> **Work to be completed**: Could you write out every line of the data below as a JSON list of strings, one string per line, with the blank lines left out?
--- start of Exercise data ---
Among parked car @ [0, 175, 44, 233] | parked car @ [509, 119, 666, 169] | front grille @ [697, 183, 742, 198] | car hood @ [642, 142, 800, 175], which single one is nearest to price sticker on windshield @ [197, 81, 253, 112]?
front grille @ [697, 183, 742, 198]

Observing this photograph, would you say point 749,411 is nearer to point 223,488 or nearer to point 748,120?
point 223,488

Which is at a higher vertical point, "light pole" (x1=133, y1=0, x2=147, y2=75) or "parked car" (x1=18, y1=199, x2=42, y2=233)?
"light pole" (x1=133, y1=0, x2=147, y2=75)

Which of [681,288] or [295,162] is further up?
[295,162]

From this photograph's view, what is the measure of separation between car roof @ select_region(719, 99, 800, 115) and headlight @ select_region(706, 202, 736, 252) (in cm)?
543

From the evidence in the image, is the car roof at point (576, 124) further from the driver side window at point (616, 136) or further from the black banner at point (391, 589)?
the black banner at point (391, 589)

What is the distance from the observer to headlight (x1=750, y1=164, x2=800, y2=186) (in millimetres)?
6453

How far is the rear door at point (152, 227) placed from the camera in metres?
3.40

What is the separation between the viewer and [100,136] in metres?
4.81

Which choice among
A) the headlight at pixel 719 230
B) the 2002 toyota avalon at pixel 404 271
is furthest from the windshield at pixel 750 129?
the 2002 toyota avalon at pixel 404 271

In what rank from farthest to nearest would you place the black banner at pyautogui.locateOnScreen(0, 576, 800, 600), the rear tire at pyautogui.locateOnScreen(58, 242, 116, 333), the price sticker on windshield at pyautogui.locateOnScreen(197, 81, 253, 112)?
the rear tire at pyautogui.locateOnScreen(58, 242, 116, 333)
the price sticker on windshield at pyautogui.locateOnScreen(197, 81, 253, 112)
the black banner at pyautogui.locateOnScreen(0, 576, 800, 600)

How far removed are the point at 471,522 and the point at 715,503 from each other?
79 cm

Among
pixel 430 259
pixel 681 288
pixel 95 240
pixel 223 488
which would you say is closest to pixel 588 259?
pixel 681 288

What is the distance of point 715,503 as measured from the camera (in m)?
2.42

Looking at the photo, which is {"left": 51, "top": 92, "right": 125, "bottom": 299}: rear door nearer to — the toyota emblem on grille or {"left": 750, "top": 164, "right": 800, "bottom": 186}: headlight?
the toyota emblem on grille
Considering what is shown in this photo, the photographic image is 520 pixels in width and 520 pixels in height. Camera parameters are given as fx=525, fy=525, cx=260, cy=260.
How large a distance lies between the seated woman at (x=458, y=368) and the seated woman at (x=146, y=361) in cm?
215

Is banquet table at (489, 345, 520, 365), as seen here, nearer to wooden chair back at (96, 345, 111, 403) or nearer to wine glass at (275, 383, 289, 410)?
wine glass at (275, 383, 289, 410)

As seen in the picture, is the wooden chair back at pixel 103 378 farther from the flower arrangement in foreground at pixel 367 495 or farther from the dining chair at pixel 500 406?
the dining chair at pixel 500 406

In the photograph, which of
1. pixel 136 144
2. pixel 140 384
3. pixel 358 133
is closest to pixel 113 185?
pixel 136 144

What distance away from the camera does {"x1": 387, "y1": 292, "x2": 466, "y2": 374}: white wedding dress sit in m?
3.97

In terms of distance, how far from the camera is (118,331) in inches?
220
--- end of Exercise data ---
> **Response below**:
[
  "Among parked car @ [0, 175, 44, 233] | parked car @ [509, 119, 666, 169] | front grille @ [697, 183, 742, 198] | car hood @ [642, 142, 800, 175], which single one is nearest to price sticker on windshield @ [197, 81, 253, 112]?",
  "front grille @ [697, 183, 742, 198]",
  "Observing this photograph, would you say point 749,411 is nearer to point 223,488 or nearer to point 748,120?",
  "point 223,488",
  "Which is at a higher vertical point, \"light pole\" (x1=133, y1=0, x2=147, y2=75) or \"parked car\" (x1=18, y1=199, x2=42, y2=233)?",
  "\"light pole\" (x1=133, y1=0, x2=147, y2=75)",
  "Which of [681,288] or [295,162] is further up?",
  "[295,162]",
  "From this photograph's view, what is the measure of separation between car roof @ select_region(719, 99, 800, 115) and headlight @ select_region(706, 202, 736, 252) (in cm)?",
  "543",
  "From the evidence in the image, is the car roof at point (576, 124) further from the driver side window at point (616, 136) or further from the black banner at point (391, 589)?",
  "the black banner at point (391, 589)",
  "What is the distance from the observer to headlight (x1=750, y1=164, x2=800, y2=186) (in millimetres)?",
  "6453",
  "How far is the rear door at point (152, 227) placed from the camera in metres?",
  "3.40",
  "What is the separation between the viewer and [100,136] in metres?",
  "4.81",
  "Which choice among",
  "A) the headlight at pixel 719 230",
  "B) the 2002 toyota avalon at pixel 404 271",
  "is furthest from the windshield at pixel 750 129?",
  "the 2002 toyota avalon at pixel 404 271",
  "In what rank from farthest to nearest would you place the black banner at pyautogui.locateOnScreen(0, 576, 800, 600), the rear tire at pyautogui.locateOnScreen(58, 242, 116, 333), the price sticker on windshield at pyautogui.locateOnScreen(197, 81, 253, 112)?",
  "the rear tire at pyautogui.locateOnScreen(58, 242, 116, 333)",
  "the price sticker on windshield at pyautogui.locateOnScreen(197, 81, 253, 112)",
  "the black banner at pyautogui.locateOnScreen(0, 576, 800, 600)",
  "How far removed are the point at 471,522 and the point at 715,503 from each other?",
  "79 cm",
  "Among",
  "pixel 430 259",
  "pixel 681 288",
  "pixel 95 240",
  "pixel 223 488",
  "which would you say is closest to pixel 588 259?",
  "pixel 681 288",
  "What is the distance of point 715,503 as measured from the camera (in m)?",
  "2.42",
  "Looking at the photo, which is {\"left\": 51, \"top\": 92, \"right\": 125, \"bottom\": 299}: rear door nearer to — the toyota emblem on grille or {\"left\": 750, \"top\": 164, \"right\": 800, \"bottom\": 186}: headlight?",
  "the toyota emblem on grille",
  "Considering what is shown in this photo, the photographic image is 520 pixels in width and 520 pixels in height. Camera parameters are given as fx=525, fy=525, cx=260, cy=260.",
  "How large a distance lies between the seated woman at (x=458, y=368) and the seated woman at (x=146, y=361) in cm?",
  "215",
  "Is banquet table at (489, 345, 520, 365), as seen here, nearer to wooden chair back at (96, 345, 111, 403) or nearer to wine glass at (275, 383, 289, 410)?",
  "wine glass at (275, 383, 289, 410)",
  "As seen in the picture, is the wooden chair back at pixel 103 378 farther from the flower arrangement in foreground at pixel 367 495 or farther from the dining chair at pixel 500 406?",
  "the dining chair at pixel 500 406",
  "In the photograph, which of",
  "1. pixel 136 144",
  "2. pixel 140 384",
  "3. pixel 358 133",
  "is closest to pixel 113 185?",
  "pixel 136 144",
  "What distance away from the camera does {\"x1\": 387, \"y1\": 292, \"x2\": 466, \"y2\": 374}: white wedding dress sit in m?",
  "3.97",
  "In terms of distance, how far from the camera is (118,331) in inches?",
  "220"
]